For institutional investors, ETF options offer a compliant, efficient, and familiar framework for gaining exposure to Bitcoin without directly interacting with the cryptocurrency. They provide directional leverage, streamlined settlement in U.S. dollars, and enhanced reporting mechanisms, appealing to funds, family offices, and large-scale investors. As these products gain traction, they are expected to deepen market liquidity and broaden institutional participation in Bitcoin.

While some analysts believe Bitcoin ETF options may stabilize the cryptocurrency’s volatile price dynamics, initial conditions suggest the opposite. Implied volatility in these options remains elevated, reflecting the nascent nature of the product and ongoing price discovery. However, market participants remain optimistic that the long-term integration of these instruments will foster greater financial stability and pave the way for mainstream adoption.

IRS Finalizes DeFi Tax Reporting Rule Requiring Brokers to Collect User Data

The U.S. Internal Revenue Service (IRS) has finalized regulations mandating "DeFi brokers" to report user trading information for gross proceeds in digital asset sales. These brokers, akin to traditional securities brokers, will be required to issue Form 1099s to users for tax reporting. The rule applies to front-end service providers that facilitate direct interactions with decentralized protocols, and it is set to take effect on or after January 1, 2027.

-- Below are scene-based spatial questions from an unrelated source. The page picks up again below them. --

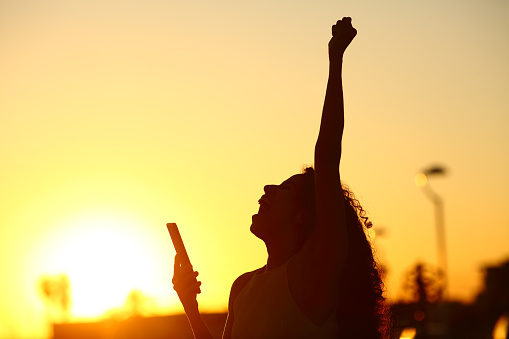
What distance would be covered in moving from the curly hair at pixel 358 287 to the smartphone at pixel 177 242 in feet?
2.42

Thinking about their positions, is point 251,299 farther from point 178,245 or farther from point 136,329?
point 136,329

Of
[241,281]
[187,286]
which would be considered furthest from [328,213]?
[187,286]

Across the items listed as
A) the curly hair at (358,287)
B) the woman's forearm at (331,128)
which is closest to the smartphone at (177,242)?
the curly hair at (358,287)

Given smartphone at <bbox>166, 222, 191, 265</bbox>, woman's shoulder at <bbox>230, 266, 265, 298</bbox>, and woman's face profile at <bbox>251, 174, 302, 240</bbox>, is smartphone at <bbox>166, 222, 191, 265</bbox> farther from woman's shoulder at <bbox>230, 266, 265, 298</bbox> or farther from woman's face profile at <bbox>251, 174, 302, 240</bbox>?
woman's face profile at <bbox>251, 174, 302, 240</bbox>

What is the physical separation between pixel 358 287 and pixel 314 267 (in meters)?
0.54

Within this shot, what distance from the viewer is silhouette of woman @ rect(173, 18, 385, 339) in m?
4.18

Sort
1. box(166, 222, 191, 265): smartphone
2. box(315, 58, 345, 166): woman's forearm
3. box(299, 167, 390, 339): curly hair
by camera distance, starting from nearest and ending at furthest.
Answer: box(315, 58, 345, 166): woman's forearm
box(299, 167, 390, 339): curly hair
box(166, 222, 191, 265): smartphone

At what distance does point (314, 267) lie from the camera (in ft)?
13.9

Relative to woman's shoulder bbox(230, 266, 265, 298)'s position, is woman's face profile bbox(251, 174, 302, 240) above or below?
above

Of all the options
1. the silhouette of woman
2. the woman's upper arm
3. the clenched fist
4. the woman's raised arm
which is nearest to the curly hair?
the silhouette of woman

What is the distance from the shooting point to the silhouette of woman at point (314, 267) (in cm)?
418

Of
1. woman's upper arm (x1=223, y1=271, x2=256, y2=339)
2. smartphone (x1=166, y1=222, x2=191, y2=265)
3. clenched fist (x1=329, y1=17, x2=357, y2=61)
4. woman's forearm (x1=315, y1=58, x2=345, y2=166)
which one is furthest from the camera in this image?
smartphone (x1=166, y1=222, x2=191, y2=265)

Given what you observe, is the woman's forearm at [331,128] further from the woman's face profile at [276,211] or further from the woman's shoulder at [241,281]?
the woman's shoulder at [241,281]

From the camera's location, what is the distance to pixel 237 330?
4.42 m
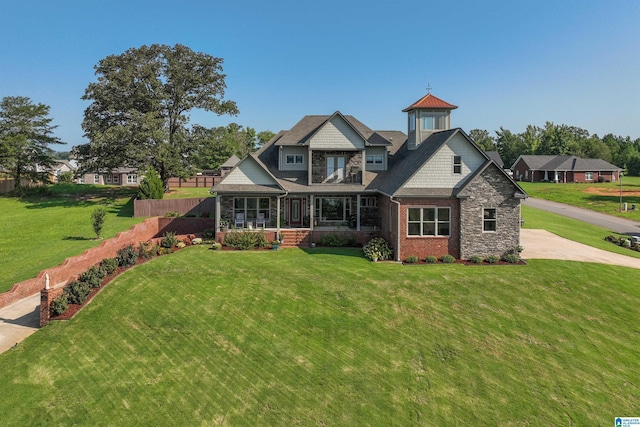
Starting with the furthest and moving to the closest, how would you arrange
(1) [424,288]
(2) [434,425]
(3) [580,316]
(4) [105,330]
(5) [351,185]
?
(5) [351,185] → (1) [424,288] → (3) [580,316] → (4) [105,330] → (2) [434,425]

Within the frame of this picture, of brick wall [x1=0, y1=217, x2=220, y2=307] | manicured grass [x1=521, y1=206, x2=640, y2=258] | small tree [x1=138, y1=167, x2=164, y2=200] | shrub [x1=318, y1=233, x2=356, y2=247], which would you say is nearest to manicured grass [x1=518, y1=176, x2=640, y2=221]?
manicured grass [x1=521, y1=206, x2=640, y2=258]

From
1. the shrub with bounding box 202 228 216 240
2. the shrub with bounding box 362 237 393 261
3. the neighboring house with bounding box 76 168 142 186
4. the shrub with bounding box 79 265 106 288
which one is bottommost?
the shrub with bounding box 79 265 106 288

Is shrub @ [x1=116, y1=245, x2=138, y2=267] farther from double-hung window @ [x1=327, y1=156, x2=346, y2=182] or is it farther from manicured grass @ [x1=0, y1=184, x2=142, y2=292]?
double-hung window @ [x1=327, y1=156, x2=346, y2=182]

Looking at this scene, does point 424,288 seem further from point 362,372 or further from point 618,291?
point 618,291

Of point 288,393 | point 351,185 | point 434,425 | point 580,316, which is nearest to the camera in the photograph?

While the IRS claims the rule aligns crypto tax reporting with traditional assets to ensure fairness and simplify tax filing, critics argue that decentralized finance differs fundamentally from traditional markets. The challenge of determining entities responsible for user data collection in DeFi ecosystems—often lacking centralized service providers—has raised privacy concerns and operational hurdles. Notably, organizations like the Blockchain Association have pledged to challenge the rule through aggressive legal and legislative actions, while others anticipate potential Congressional reviews or lawsuits disputing the regulation’s scope.

The Treasury maintains that technology-focused financial service operators must adhere to the same standards as traditional brokers. However, industry participants argue that DeFi's decentralized nature makes compliance uniquely challenging, questioning the practicality and fairness of the approach. With the rule rooted in the 2021 Infrastructure Investment and Jobs Act, its implementation marks another step in expanding regulatory oversight of digital asset markets, with implications for innovation and privacy yet to unfold.